Kedua, kata Raditya, melakukan pengenalan terhadap produk-produk protein hewani komersial milik Perumda Dharma Jaya kepada masyarakat. Salah satunya dengan memperkenalkan katalog produk yang lebih informatif, yakni dengan ada penjelasan dan foto untuk setiap produk.
Katalog produk tidak hanya dikhususkan bagi perusahaan atau produk penjualan dalam jumlah besar, melainkan ada katalog bagi pengusaha retail atau pengusaha frozen food dan katalog khusus untuk reseller.
“Kita harapkan, pelanggan dapat mengenal produk komersial Perumda Dharma Jaya, kemudian mau membelinya.
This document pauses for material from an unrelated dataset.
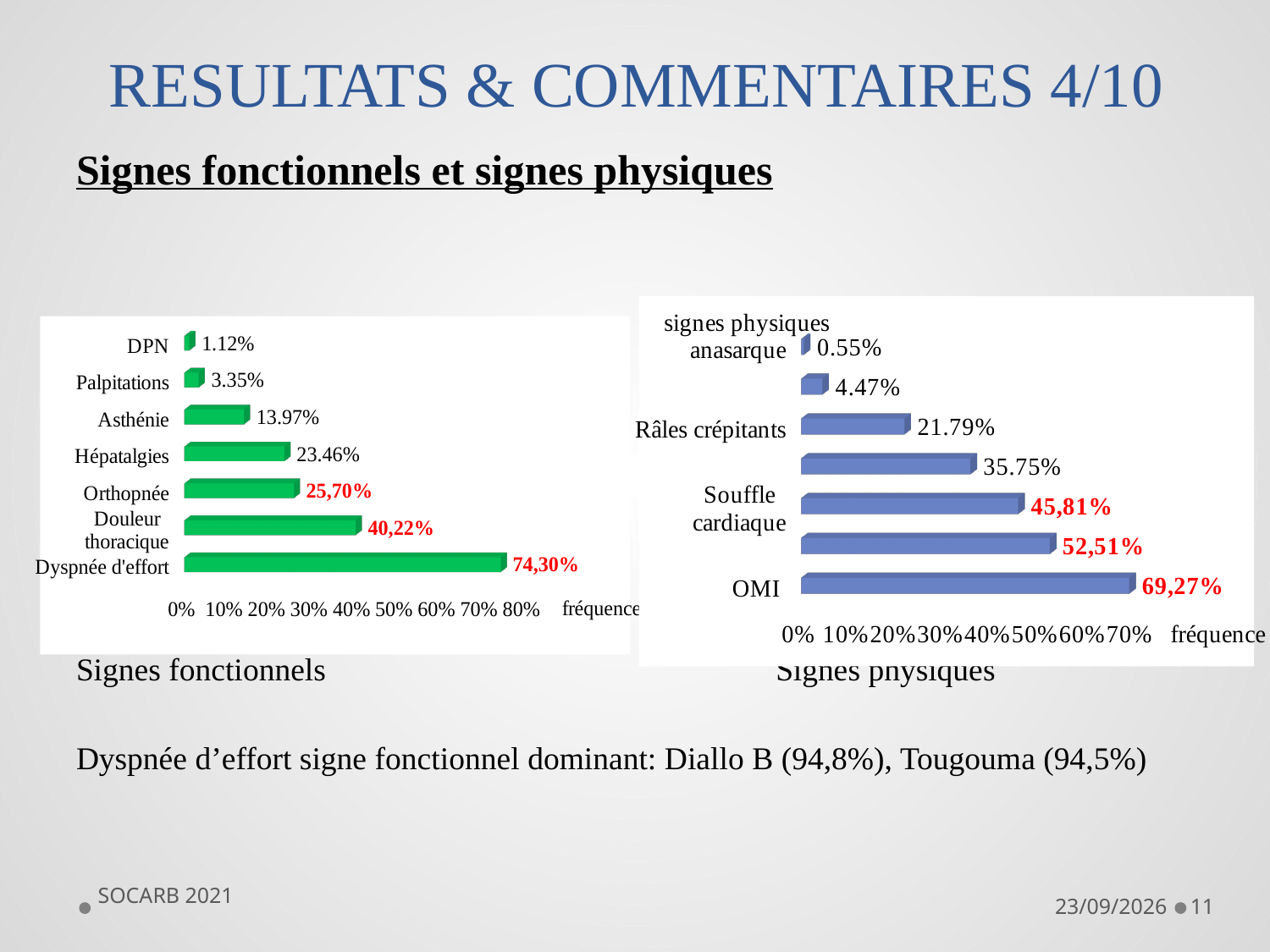
In the Signes physiques chart, which category has the lowest value? anasarque In the Signes physiques chart, what is the value for OMI? 69,27% In the Signes fonctionnels chart, what is the value for Asthénie? 13.97% In the Signes fonctionnels chart, which category has the highest value? Dyspnée d'effort In the Signes physiques chart, which is larger: Souffle cardiaque or Râles crépitants? Souffle cardiaque What type of chart is the Signes fonctionnels chart? Bar chart In the Signes fonctionnels chart, how many categories are plotted? 7 In the Signes fonctionnels chart, what is the value for Dyspnée d'effort? 74,30% In the Signes physiques chart, what is the difference between OMI and Souffle cardiaque? 23,46% In the Signes physiques chart, what is the value for Râles crépitants? 21.79% In the Signes fonctionnels chart, which category has the lowest value? DPN In the Signes fonctionnels chart, what is the difference between Dyspnée d'effort and Douleur thoracique? 34,08%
Dalam katalog tersebut akan memuat produk yang paling laris dan potensial tren produk, diskon, promo bulanan dan event tertentu akan kita cantumkan. Katalog ini akan dirilis paling lambat akhir Agustus ini. Sudah 90 persen progresnya,” ujar Raditya.
Langkah ketiga, melakukan kampanye branding melalui media sosial. Untuk itu, pihaknya sedang serius membangun media sosial dengan menyiapkan konten informasi produk protein hewani komersial yang terkonsep dengan baik.
Kedepan, pihaknya akan menyiapkan serial informasi produk Djawara Meat, Chicken dan Fish. Sehingga, informasi yang disampaikan ke masyarakat menjadi komprehensif.
Langkah selanjutnya, Perumda Dharma Jaya melakukan bazaar di berbagai titik di hampir seluruh kelurahan untuk mengenalkan produk komersial.
Saat ini, baru ada dua unit mobil untuk bazar keliling, jumlah ini akan ditingkatkan menjadi empat unit di November atau Desember tahun ini.
Menurut Raditya, Perumda Dharma Jaya jemput bola dengan membuka booth produk protein hewani komersial di sejumlah RPTRA di Kota Jakarta.
Pembukaan booth di RPTRA akan dimulai awal September mendatang. Perumda Dharma Jaya juga bersinergi dengan BUMD DKI lainnya, yaitu mereka membeli produk protein hewani untuk didistribusikan kepada karyawannya.